(Data provided):
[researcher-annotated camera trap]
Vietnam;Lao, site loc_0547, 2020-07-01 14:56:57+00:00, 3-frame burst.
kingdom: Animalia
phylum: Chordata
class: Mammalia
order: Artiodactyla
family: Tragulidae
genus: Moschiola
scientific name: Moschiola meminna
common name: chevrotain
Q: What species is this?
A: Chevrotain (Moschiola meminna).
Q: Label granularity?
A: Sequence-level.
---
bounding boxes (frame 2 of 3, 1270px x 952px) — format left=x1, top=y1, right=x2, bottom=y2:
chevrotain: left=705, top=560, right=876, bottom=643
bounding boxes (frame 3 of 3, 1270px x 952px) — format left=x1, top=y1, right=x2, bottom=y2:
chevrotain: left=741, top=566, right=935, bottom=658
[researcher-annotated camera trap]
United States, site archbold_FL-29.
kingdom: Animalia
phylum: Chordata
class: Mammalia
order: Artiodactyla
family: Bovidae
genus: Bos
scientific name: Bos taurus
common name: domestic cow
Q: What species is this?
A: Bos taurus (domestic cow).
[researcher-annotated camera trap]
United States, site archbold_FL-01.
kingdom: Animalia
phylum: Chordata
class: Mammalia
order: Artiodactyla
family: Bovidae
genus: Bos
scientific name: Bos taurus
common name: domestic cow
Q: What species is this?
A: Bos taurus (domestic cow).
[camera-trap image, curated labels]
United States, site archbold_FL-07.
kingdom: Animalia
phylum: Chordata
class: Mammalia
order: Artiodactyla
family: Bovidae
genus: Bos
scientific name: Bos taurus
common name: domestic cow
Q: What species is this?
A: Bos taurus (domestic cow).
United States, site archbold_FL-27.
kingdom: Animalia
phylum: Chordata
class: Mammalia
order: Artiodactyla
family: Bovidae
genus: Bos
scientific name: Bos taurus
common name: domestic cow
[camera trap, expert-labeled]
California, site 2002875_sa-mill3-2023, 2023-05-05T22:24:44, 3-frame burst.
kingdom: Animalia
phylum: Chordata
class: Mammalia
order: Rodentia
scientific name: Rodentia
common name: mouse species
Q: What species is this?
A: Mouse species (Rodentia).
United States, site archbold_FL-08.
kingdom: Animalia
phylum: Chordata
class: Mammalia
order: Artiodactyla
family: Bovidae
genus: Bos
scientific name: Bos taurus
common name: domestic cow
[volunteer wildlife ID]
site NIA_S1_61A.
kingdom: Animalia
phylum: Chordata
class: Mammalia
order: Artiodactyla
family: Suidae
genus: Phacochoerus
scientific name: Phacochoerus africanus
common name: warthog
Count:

(Work request): Keeping each line exactly as it is, retype all of the data.

(Written response):
[researcher-annotated camera trap]
Vietnam;Lao, site loc_0547, 2020-07-01 14:56:57+00:00, 3-frame burst.
kingdom: Animalia
phylum: Chordata
class: Mammalia
order: Artiodactyla
family: Tragulidae
genus: Moschiola
scientific name: Moschiola meminna
common name: chevrotain
Q: What species is this?
A: Chevrotain (Moschiola meminna).
Q: Label granularity?
A: Sequence-level.
---
bounding boxes (frame 2 of 3, 1270px x 952px) — format left=x1, top=y1, right=x2, bottom=y2:
chevrotain: left=705, top=560, right=876, bottom=643
bounding boxes (frame 3 of 3, 1270px x 952px) — format left=x1, top=y1, right=x2, bottom=y2:
chevrotain: left=741, top=566, right=935, bottom=658
[researcher-annotated camera trap]
United States, site archbold_FL-29.
kingdom: Animalia
phylum: Chordata
class: Mammalia
order: Artiodactyla
family: Bovidae
genus: Bos
scientific name: Bos taurus
common name: domestic cow
Q: What species is this?
A: Bos taurus (domestic cow).
[researcher-annotated camera trap]
United States, site archbold_FL-01.
kingdom: Animalia
phylum: Chordata
class: Mammalia
order: Artiodactyla
family: Bovidae
genus: Bos
scientific name: Bos taurus
common name: domestic cow
Q: What species is this?
A: Bos taurus (domestic cow).
[camera-trap image, curated labels]
United States, site archbold_FL-07.
kingdom: Animalia
phylum: Chordata
class: Mammalia
order: Artiodactyla
family: Bovidae
genus: Bos
scientific name: Bos taurus
common name: domestic cow
Q: What species is this?
A: Bos taurus (domestic cow).
United States, site archbold_FL-27.
kingdom: Animalia
phylum: Chordata
class: Mammalia
order: Artiodactyla
family: Bovidae
genus: Bos
scientific name: Bos taurus
common name: domestic cow
[camera trap, expert-labeled]
California, site 2002875_sa-mill3-2023, 2023-05-05T22:24:44, 3-frame burst.
kingdom: Animalia
phylum: Chordata
class: Mammalia
order: Rodentia
scientific name: Rodentia
common name: mouse species
Q: What species is this?
A: Mouse species (Rodentia).
United States, site archbold_FL-08.
kingdom: Animalia
phylum: Chordata
class: Mammalia
order: Artiodactyla
family: Bovidae
genus: Bos
scientific name: Bos taurus
common name: domestic cow
[volunteer wildlife ID]
site NIA_S1_61A.
kingdom: Animalia
phylum: Chordata
class: Mammalia
order: Artiodactyla
family: Suidae
genus: Phacochoerus
scientific name: Phacochoerus africanus
common name: warthog
Count:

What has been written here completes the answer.